_Task to complete_: Verbatim copy, images excluded: write out each record shown below.

_Data provided_:
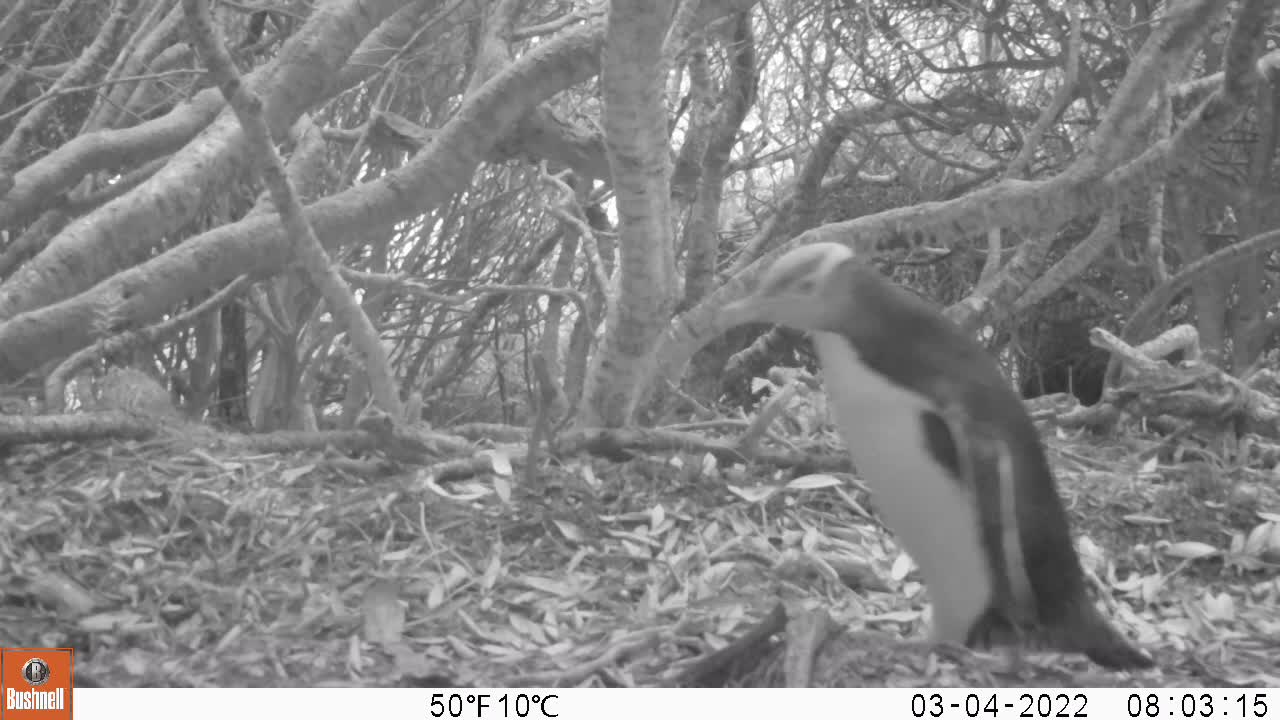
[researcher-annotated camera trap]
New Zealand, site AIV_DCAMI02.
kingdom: Animalia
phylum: Chordata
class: Aves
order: Sphenisciformes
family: Spheniscidae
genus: Megadyptes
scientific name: Megadyptes antipodes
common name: yellow-eyed penguin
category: yellow eyed penguin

_Result_:
[researcher-annotated camera trap]
New Zealand, site AIV_DCAMI02.
kingdom: Animalia
phylum: Chordata
class: Aves
order: Sphenisciformes
family: Spheniscidae
genus: Megadyptes
scientific name: Megadyptes antipodes
common name: yellow-eyed penguin
category: yellow eyed penguin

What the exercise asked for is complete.